- Problem details
Would you transcribe word for word every line from the one containing "site APN_S4_JJ1." to the end of the data, both ends included, and leave out the rest?

- Working data
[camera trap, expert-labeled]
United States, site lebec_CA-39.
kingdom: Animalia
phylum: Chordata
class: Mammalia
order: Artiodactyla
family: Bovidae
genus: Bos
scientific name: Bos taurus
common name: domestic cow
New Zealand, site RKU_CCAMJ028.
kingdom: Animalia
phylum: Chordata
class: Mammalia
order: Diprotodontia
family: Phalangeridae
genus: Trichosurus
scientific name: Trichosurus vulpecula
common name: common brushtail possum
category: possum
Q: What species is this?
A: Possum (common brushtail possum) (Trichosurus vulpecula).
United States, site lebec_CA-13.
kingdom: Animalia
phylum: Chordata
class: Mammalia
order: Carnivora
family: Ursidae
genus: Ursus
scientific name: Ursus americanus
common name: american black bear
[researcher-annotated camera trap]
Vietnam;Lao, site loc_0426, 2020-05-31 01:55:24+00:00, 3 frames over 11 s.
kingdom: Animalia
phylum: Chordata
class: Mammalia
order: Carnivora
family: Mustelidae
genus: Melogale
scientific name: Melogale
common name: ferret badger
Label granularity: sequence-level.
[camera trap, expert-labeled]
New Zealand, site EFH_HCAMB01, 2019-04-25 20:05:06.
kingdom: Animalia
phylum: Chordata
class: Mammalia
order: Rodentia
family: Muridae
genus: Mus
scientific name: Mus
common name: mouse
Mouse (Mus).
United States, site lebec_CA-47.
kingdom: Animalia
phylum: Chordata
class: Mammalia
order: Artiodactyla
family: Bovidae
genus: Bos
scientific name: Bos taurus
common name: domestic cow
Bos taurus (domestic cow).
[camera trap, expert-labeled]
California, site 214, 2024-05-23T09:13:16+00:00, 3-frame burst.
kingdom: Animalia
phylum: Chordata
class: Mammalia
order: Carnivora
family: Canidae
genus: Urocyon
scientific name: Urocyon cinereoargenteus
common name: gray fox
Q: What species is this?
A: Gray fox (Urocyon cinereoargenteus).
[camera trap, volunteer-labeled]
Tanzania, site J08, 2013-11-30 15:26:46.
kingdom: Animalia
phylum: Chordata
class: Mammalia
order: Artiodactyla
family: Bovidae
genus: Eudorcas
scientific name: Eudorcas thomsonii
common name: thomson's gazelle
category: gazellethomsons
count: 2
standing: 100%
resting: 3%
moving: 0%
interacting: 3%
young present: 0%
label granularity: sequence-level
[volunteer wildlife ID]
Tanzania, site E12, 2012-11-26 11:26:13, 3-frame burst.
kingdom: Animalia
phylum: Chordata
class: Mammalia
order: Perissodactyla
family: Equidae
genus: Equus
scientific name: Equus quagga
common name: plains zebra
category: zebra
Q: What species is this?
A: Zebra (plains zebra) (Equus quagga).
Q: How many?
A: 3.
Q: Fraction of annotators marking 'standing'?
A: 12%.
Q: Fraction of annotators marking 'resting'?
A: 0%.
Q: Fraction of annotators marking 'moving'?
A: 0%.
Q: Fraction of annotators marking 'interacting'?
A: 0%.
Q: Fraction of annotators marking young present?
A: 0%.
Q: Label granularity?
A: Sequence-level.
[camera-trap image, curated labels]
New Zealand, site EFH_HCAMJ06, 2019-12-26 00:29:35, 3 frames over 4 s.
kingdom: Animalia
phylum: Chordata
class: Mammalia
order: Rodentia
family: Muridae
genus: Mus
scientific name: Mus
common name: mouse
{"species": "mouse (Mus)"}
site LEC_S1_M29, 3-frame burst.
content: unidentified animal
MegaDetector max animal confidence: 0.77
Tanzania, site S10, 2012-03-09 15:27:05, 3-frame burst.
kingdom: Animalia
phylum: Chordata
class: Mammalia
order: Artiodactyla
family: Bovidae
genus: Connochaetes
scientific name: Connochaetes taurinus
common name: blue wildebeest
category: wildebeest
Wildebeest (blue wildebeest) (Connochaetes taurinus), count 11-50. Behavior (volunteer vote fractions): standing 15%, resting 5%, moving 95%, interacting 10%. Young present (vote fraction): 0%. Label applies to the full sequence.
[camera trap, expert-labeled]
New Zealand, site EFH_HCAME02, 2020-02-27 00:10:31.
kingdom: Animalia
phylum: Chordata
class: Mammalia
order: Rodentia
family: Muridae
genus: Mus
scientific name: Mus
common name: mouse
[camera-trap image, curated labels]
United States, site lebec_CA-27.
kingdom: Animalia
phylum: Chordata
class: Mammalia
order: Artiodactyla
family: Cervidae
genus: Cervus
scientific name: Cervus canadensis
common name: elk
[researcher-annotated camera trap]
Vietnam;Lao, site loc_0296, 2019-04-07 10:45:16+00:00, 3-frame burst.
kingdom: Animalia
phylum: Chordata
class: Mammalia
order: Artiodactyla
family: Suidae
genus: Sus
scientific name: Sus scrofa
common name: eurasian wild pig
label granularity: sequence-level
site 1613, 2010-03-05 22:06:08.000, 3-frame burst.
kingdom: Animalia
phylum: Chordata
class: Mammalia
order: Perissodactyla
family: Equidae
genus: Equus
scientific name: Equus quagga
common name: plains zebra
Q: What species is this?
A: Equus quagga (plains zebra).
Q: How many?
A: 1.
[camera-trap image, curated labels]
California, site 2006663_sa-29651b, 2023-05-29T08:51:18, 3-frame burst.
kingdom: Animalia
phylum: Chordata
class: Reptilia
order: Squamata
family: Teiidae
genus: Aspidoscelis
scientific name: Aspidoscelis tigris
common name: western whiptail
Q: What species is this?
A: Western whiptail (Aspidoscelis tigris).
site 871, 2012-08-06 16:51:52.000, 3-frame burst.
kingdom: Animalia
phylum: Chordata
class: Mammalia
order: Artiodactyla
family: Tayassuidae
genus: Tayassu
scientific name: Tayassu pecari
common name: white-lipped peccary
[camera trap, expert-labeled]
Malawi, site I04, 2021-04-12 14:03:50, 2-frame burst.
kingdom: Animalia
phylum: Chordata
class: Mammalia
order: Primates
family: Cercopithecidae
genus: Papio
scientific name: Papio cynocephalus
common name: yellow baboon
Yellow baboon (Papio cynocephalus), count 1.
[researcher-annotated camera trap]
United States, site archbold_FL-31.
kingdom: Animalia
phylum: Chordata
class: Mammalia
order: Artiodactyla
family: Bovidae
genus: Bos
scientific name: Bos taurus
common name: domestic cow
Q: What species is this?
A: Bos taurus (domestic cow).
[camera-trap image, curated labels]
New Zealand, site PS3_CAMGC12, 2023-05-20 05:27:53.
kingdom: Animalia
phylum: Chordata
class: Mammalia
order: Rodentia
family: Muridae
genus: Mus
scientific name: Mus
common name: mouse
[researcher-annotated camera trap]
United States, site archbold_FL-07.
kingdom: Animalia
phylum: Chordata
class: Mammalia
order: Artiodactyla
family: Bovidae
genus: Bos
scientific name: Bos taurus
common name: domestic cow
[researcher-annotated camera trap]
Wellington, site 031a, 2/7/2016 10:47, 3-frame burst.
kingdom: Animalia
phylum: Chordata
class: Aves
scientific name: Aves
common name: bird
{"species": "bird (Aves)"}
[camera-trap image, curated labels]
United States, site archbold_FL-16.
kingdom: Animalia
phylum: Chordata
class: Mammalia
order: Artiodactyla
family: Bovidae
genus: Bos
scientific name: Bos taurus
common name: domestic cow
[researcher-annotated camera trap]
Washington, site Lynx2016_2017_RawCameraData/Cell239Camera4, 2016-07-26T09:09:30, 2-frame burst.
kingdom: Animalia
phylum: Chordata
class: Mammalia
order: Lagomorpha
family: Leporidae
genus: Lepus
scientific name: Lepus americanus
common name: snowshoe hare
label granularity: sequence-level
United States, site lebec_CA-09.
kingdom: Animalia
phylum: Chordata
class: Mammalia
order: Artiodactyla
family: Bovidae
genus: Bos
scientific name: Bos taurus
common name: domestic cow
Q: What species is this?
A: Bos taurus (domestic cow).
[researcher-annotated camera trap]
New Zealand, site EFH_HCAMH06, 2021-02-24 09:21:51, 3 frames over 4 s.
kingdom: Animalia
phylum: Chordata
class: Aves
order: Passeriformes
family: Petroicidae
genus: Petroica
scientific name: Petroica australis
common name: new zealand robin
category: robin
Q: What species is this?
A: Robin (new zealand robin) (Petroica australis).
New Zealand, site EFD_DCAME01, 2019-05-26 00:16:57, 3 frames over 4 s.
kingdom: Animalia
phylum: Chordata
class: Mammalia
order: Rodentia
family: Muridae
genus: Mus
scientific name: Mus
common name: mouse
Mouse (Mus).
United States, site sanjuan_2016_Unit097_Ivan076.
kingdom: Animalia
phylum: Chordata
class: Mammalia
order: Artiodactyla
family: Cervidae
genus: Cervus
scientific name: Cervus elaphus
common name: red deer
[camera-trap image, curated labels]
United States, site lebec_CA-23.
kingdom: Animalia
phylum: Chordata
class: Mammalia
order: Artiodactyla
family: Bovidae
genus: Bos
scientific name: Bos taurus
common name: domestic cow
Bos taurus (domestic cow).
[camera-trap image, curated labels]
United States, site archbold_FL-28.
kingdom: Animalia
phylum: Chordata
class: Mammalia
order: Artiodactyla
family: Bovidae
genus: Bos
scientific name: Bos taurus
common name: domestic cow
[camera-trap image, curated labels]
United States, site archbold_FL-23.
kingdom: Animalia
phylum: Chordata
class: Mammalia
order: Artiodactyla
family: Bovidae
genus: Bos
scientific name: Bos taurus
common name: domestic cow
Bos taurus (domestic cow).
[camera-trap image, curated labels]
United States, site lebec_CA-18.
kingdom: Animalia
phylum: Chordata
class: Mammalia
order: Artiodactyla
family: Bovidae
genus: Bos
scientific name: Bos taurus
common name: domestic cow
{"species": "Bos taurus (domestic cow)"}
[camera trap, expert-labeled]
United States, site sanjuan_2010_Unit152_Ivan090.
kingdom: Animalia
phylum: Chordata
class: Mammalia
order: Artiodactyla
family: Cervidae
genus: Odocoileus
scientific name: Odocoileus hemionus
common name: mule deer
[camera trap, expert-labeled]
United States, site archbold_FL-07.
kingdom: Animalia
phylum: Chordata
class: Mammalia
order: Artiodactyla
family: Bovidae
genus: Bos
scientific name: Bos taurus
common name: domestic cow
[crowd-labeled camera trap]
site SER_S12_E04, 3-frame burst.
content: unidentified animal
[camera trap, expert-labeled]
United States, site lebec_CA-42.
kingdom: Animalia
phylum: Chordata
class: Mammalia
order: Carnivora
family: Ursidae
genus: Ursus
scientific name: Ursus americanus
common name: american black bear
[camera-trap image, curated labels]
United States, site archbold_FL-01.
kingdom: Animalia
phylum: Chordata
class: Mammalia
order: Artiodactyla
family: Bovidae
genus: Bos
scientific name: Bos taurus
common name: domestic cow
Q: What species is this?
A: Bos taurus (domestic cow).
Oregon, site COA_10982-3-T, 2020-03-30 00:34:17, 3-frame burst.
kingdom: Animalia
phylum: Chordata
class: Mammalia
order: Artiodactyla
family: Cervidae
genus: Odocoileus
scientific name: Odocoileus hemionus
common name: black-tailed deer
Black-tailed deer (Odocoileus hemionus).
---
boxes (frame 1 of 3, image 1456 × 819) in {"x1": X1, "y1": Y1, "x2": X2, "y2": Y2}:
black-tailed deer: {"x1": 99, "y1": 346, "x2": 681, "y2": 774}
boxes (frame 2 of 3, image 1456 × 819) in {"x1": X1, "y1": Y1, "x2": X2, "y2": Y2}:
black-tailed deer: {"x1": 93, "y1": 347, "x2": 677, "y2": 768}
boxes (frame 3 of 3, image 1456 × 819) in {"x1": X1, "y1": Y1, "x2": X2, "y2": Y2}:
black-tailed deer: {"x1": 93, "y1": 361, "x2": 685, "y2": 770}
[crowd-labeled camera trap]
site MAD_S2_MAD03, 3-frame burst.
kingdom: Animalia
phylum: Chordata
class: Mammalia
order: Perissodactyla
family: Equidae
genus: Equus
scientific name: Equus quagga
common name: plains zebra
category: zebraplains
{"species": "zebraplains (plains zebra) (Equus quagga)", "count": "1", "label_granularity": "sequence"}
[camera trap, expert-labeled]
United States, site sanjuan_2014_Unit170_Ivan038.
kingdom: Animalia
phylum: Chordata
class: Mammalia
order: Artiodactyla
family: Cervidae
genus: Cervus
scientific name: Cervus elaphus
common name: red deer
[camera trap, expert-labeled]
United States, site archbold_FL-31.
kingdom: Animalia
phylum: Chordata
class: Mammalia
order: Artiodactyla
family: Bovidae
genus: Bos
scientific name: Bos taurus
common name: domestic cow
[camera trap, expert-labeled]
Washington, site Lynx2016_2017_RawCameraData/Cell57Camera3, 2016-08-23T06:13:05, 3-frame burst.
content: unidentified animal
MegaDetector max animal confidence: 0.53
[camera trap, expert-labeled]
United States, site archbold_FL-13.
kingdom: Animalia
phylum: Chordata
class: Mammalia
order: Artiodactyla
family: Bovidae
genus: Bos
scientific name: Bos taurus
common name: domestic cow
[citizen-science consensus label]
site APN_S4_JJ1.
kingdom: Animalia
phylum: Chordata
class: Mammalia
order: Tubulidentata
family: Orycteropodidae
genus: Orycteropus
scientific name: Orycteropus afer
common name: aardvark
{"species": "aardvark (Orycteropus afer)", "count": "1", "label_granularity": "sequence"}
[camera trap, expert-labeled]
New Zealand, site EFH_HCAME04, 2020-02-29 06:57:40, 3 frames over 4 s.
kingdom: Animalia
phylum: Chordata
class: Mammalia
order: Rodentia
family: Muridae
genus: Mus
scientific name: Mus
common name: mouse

- Result of the task
site APN_S4_JJ1.
kingdom: Animalia
phylum: Chordata
class: Mammalia
order: Tubulidentata
family: Orycteropodidae
genus: Orycteropus
scientific name: Orycteropus afer
common name: aardvark
{"species": "aardvark (Orycteropus afer)", "count": "1", "label_granularity": "sequence"}
[camera trap, expert-labeled]
New Zealand, site EFH_HCAME04, 2020-02-29 06:57:40, 3 frames over 4 s.
kingdom: Animalia
phylum: Chordata
class: Mammalia
order: Rodentia
family: Muridae
genus: Mus
scientific name: Mus
common name: mouse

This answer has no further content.